(Short web captions)
§
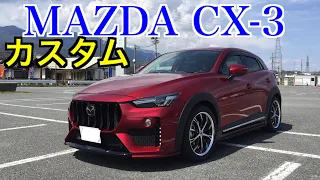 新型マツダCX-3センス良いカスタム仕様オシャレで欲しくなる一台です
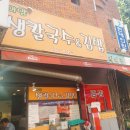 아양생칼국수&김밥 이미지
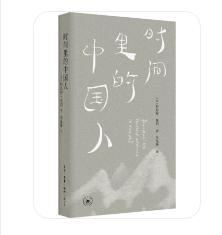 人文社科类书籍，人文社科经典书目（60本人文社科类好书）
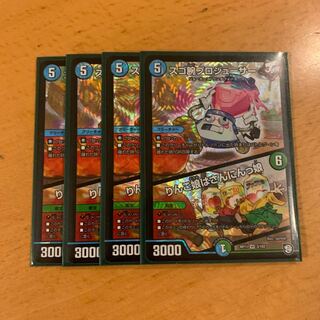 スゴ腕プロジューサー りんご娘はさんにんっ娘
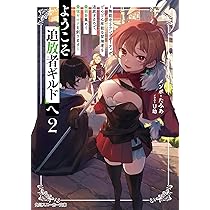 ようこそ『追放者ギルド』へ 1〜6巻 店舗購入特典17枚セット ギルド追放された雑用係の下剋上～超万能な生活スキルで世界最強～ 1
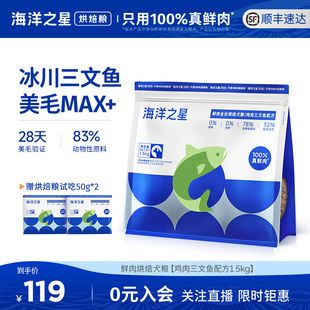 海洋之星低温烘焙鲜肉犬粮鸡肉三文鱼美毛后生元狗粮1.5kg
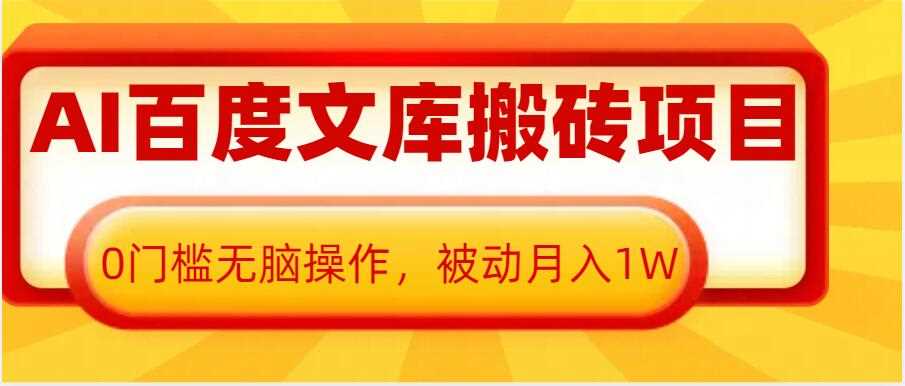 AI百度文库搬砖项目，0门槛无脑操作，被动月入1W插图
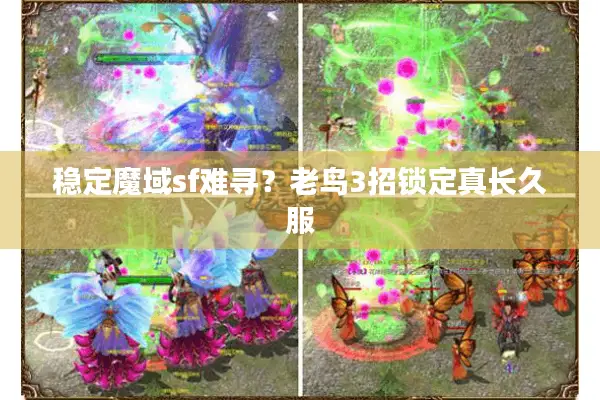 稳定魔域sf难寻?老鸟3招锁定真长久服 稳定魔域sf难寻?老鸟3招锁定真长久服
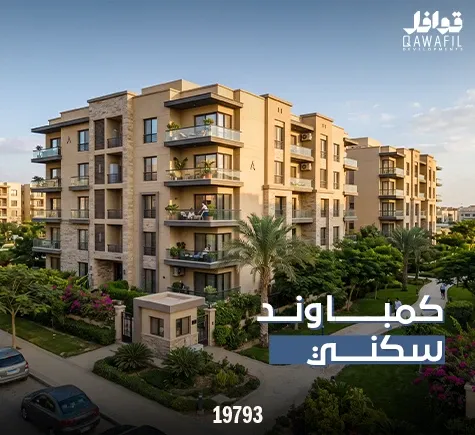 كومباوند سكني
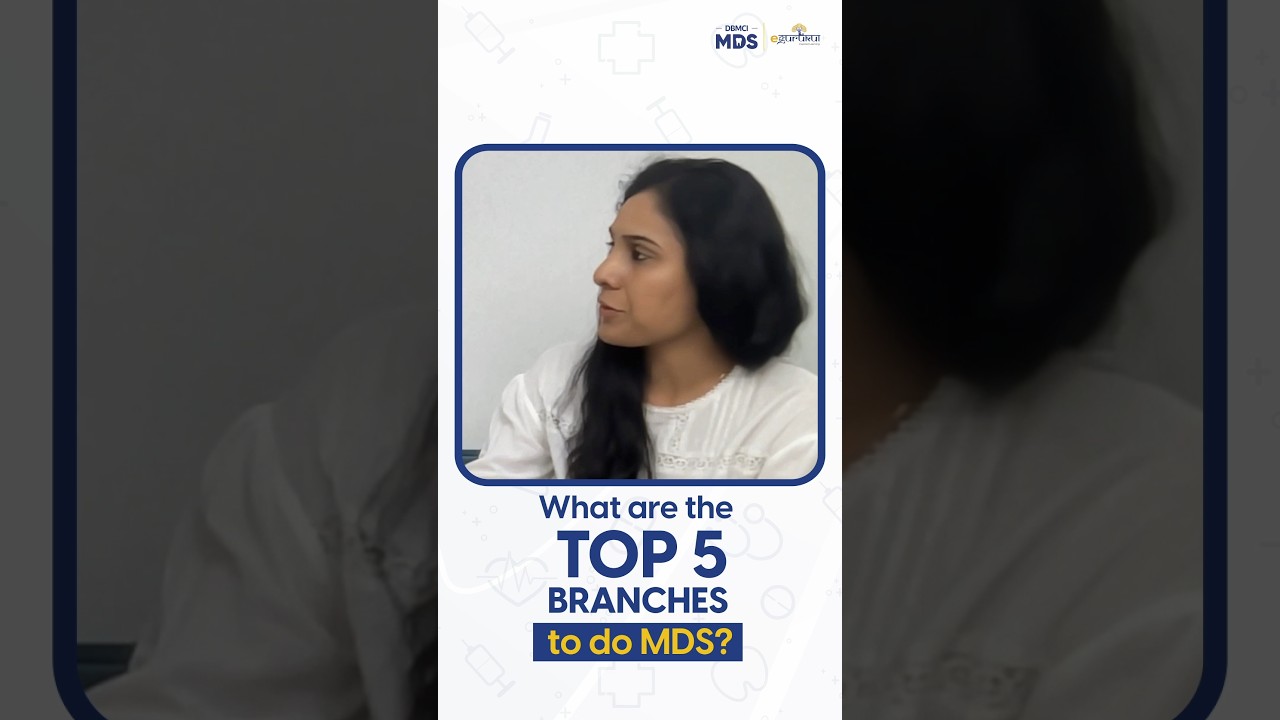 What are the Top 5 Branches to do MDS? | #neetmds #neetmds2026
§
**Exercise goal:**
Only the wording of the records is wanted: copy it all exactly and omit the pictures.

**Solved problem:**
 新型マツダCX-3センス良いカスタム仕様オシャレで欲しくなる一台です
 아양생칼국수&김밥 이미지
 人文社科类书籍，人文社科经典书目（60本人文社科类好书）
 スゴ腕プロジューサー りんご娘はさんにんっ娘
 ようこそ『追放者ギルド』へ 1〜6巻 店舗購入特典17枚セット ギルド追放された雑用係の下剋上～超万能な生活スキルで世界最強～ 1
 海洋之星低温烘焙鲜肉犬粮鸡肉三文鱼美毛后生元狗粮1.5kg
 AI百度文库搬砖项目，0门槛无脑操作，被动月入1W插图
 稳定魔域sf难寻?老鸟3招锁定真长久服 稳定魔域sf难寻?老鸟3招锁定真长久服
 كومباوند سكني
 What are the Top 5 Branches to do MDS? | #neetmds #neetmds2026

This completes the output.